Barry Druxman is one the best portrait photographers ever and he offers digital and print in some of his work.

Check him out.

12/31/2011 9:56:41 AM

 
Gregory LaGrange
BetterPhoto Member
gregorylagrange.org

member since: 11/11/2003
  But when you have somebody providing a budget behind you that pays for an actual working, professional model, make-up people, etc... you can sell a print and file for $20.

12/31/2011 11:02:17 AM

 
Bruce A. Dart

member since: 1/7/2007
  These are indeed a case in point...there is always a good photographer who will sell their work on a cd and others, who perhaps have someone else helping to foot the bills, who will sell things cheaply.

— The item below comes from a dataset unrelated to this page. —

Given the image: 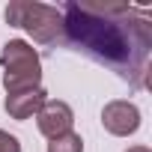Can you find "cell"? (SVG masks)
<instances>
[{"label":"cell","mask_w":152,"mask_h":152,"mask_svg":"<svg viewBox=\"0 0 152 152\" xmlns=\"http://www.w3.org/2000/svg\"><path fill=\"white\" fill-rule=\"evenodd\" d=\"M6 21L12 27L27 30L36 42L51 45L63 36V12L48 3H30V0H12L6 6Z\"/></svg>","instance_id":"obj_3"},{"label":"cell","mask_w":152,"mask_h":152,"mask_svg":"<svg viewBox=\"0 0 152 152\" xmlns=\"http://www.w3.org/2000/svg\"><path fill=\"white\" fill-rule=\"evenodd\" d=\"M36 125H39V131H42L48 140L63 137V134H69L72 125H75V110H72L66 102L51 99V102H45V104L39 107V113H36Z\"/></svg>","instance_id":"obj_4"},{"label":"cell","mask_w":152,"mask_h":152,"mask_svg":"<svg viewBox=\"0 0 152 152\" xmlns=\"http://www.w3.org/2000/svg\"><path fill=\"white\" fill-rule=\"evenodd\" d=\"M0 66H3V87L6 93L33 90L42 81V60L36 48L24 39H9L0 51Z\"/></svg>","instance_id":"obj_2"},{"label":"cell","mask_w":152,"mask_h":152,"mask_svg":"<svg viewBox=\"0 0 152 152\" xmlns=\"http://www.w3.org/2000/svg\"><path fill=\"white\" fill-rule=\"evenodd\" d=\"M125 152H152V149H149V146H128Z\"/></svg>","instance_id":"obj_9"},{"label":"cell","mask_w":152,"mask_h":152,"mask_svg":"<svg viewBox=\"0 0 152 152\" xmlns=\"http://www.w3.org/2000/svg\"><path fill=\"white\" fill-rule=\"evenodd\" d=\"M102 125L116 137H128L140 128V110L134 102H107L102 110Z\"/></svg>","instance_id":"obj_5"},{"label":"cell","mask_w":152,"mask_h":152,"mask_svg":"<svg viewBox=\"0 0 152 152\" xmlns=\"http://www.w3.org/2000/svg\"><path fill=\"white\" fill-rule=\"evenodd\" d=\"M45 90L42 87H33V90H21V93H6V113L12 119H30L33 113H39V107L45 104Z\"/></svg>","instance_id":"obj_6"},{"label":"cell","mask_w":152,"mask_h":152,"mask_svg":"<svg viewBox=\"0 0 152 152\" xmlns=\"http://www.w3.org/2000/svg\"><path fill=\"white\" fill-rule=\"evenodd\" d=\"M48 152H84V140H81V134L69 131L63 137H54L48 143Z\"/></svg>","instance_id":"obj_7"},{"label":"cell","mask_w":152,"mask_h":152,"mask_svg":"<svg viewBox=\"0 0 152 152\" xmlns=\"http://www.w3.org/2000/svg\"><path fill=\"white\" fill-rule=\"evenodd\" d=\"M66 36L81 45L99 63L113 66L122 78L143 84L152 51V24L137 15L128 3H107V0H81L66 3L63 9Z\"/></svg>","instance_id":"obj_1"},{"label":"cell","mask_w":152,"mask_h":152,"mask_svg":"<svg viewBox=\"0 0 152 152\" xmlns=\"http://www.w3.org/2000/svg\"><path fill=\"white\" fill-rule=\"evenodd\" d=\"M0 152H21V140L9 131H0Z\"/></svg>","instance_id":"obj_8"}]
</instances>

I stand by my earlier assumption, WHEN YOU ARE TRYING TO EARN A LIVING WITH PHOTOGRAPHY, I STILL MAINTAIN THAT YOU TEND TO SHOOT YOURSELF IN THE FOOT AND KILL POTENTIAL SALES BY SELLING IMAGES ON A CD. Yes, you have a sale where sometimes you may not have but more often than not the sales are LESS than if you did not sell the CD. One of my friends had a saying, "People will always let you work for free!" Meaning, if you are not making money on the sale, they don't care as long as they got a bargain!! You have to choose what works for you. I'm just trying to show both sides.

12/31/2011 7:11:25 PM

 
Gregory LaGrange
BetterPhoto Member
gregorylagrange.org

member since: 11/11/2003
  I know. I was responding to the Barry Druxman example in particular.